DIGITAL LIBRARY



JUDUL:KEWENANGAN DEWAN PERWAKILAN RAKYAT DALAM SELEKSI ANGGOTA LEMBAGA PENYELENGGARA PEMILIHAN UMUM DI INDONESIA (Studi Perbandingan Antara Negara Indonesia dan Selandia Baru)
PENGARANG:VERA DHEA AMELIA
PENERBIT:UNIVERSITAS LAMBUNG MANGKURAT
TANGGAL:2026-02-02


ABSTRAK

Vera Dhea Amelia, Desember 2025. KEWENANGAN DEWAN PERWAKILAN RAKYAT DALAM SELEKSI ANGGOTA LEMBAGA PENYELENGGARA PEMILIHAN UMUM DI INDONESIA            

(Studi Perbandingan Antara Negara Indonesia dan Selandia Baru). Skripsi, Program Studi Hukum Fakultas Hukum Universitas Lambung Mangkurat, 85 halaman. Pembimbing Utama: Dr. Muhammad Ananta Firdaus, S.H., M.H.

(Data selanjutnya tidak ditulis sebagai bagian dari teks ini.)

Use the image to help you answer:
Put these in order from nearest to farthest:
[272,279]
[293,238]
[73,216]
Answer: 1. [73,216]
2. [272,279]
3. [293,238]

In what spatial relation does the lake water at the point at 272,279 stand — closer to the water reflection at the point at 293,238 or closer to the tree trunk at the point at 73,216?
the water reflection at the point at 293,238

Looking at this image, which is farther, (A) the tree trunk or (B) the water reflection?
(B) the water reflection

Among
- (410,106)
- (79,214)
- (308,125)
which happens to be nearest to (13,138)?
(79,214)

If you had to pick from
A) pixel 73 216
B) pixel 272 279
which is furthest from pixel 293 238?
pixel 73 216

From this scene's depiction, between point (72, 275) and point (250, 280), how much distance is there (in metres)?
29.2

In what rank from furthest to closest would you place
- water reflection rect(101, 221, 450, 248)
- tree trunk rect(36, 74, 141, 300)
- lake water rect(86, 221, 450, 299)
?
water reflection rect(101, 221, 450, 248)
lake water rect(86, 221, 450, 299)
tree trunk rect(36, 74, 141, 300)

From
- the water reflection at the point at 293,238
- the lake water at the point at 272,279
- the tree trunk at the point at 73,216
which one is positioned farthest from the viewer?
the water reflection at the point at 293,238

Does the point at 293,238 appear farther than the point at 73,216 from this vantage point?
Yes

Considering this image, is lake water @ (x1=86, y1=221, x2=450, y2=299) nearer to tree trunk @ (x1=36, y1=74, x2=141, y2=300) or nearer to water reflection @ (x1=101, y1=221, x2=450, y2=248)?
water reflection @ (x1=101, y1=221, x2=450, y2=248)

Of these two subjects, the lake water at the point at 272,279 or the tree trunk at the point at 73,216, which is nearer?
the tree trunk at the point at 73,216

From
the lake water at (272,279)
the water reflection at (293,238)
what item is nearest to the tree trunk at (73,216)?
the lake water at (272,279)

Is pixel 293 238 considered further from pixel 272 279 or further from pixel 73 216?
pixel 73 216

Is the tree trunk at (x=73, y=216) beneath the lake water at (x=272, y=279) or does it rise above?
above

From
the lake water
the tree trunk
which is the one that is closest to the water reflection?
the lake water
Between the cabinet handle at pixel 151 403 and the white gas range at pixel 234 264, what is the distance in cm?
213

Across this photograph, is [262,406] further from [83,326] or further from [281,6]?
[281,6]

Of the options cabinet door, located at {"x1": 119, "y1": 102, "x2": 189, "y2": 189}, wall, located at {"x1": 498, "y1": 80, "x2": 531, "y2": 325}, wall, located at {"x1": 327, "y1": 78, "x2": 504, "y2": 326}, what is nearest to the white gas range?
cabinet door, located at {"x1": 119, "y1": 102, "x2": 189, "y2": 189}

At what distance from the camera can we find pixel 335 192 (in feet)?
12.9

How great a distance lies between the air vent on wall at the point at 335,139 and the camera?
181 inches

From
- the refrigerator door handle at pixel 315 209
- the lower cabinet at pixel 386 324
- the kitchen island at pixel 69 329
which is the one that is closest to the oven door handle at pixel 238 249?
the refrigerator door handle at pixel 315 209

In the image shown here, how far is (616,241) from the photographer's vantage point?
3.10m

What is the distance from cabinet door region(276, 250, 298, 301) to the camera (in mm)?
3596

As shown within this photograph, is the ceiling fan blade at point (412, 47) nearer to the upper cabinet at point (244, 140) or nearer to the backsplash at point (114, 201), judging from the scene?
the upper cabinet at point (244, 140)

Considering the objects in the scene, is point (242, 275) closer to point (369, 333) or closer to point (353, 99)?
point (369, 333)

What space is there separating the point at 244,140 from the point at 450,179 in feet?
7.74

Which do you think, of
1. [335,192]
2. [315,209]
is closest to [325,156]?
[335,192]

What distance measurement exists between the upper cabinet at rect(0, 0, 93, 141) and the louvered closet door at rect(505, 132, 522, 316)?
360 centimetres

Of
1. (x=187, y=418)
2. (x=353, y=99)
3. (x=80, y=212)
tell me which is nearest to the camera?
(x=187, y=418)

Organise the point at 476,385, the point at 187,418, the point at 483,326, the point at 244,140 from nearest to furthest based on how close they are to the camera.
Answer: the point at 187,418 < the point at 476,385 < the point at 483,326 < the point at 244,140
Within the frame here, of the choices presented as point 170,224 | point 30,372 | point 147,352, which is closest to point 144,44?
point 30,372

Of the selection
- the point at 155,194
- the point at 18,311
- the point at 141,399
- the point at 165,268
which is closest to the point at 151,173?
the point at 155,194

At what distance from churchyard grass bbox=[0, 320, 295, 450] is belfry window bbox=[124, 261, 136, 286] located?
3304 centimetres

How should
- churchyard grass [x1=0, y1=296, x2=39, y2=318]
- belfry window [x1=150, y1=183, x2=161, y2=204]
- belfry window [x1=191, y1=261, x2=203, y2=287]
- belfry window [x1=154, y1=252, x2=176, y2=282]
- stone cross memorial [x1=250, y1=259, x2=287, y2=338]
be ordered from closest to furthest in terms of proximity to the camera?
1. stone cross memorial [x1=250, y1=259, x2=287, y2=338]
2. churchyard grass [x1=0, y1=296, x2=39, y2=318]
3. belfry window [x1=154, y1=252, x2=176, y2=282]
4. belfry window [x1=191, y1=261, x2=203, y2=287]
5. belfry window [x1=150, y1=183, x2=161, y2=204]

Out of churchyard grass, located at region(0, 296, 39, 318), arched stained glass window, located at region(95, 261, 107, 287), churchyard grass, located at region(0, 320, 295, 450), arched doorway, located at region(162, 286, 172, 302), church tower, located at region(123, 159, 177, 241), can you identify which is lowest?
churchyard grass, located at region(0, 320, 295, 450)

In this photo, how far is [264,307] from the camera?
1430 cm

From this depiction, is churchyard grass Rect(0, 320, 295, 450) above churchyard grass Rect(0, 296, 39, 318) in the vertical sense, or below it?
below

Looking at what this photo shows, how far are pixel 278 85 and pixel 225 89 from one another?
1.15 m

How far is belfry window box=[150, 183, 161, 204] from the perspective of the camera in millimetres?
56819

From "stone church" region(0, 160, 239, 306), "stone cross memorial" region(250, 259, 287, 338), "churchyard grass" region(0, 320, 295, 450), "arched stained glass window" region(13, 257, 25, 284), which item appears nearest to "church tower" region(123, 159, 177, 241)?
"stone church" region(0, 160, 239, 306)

Penelitian ini bertujuan menganalisis urgensi penghapusan kewenangan Dewan Perwakilan Rakyat (DPR) dalam seleksi anggota penyelenggara pemilu, khususnya Komisi Pemilihan Umum (KPU) dan Badan Pengawas Pemilu (Bawaslu), dalam rangka memperkuat independensi kelembagaan pemilu sebagaimana diamanatkan Pasal 22E UUD 1945. Penelitian ini menggunakan metode hukum normatif dengan pendekatan deskriptif-analitis dan perbandingan hukum (comparative approach), dengan merujuk pada regulasi nasional, putusan Mahkamah Konstitusi, serta model kelembagaan Electoral Commission New Zealand (ECNZ) berdasarkan Electoral Act 1993. Hasil penelitian menunjukkan bahwa keterlibatan DPR dalam proses seleksi melalui mekanisme fit and proper test membuka ruang politisasi yang berpotensi mengurangi objektivitas seleksi, memperlemah prinsip separation of powers, dan menurunkan kepercayaan publik terhadap penyelenggara pemilu. Putusan MK No. 92/PUU-XIV/2016 menegaskan bahwa penyelenggara pemilu harus terbebas dari intervensi legislatif maupun eksekutif demi menjaga netralitas pemilu.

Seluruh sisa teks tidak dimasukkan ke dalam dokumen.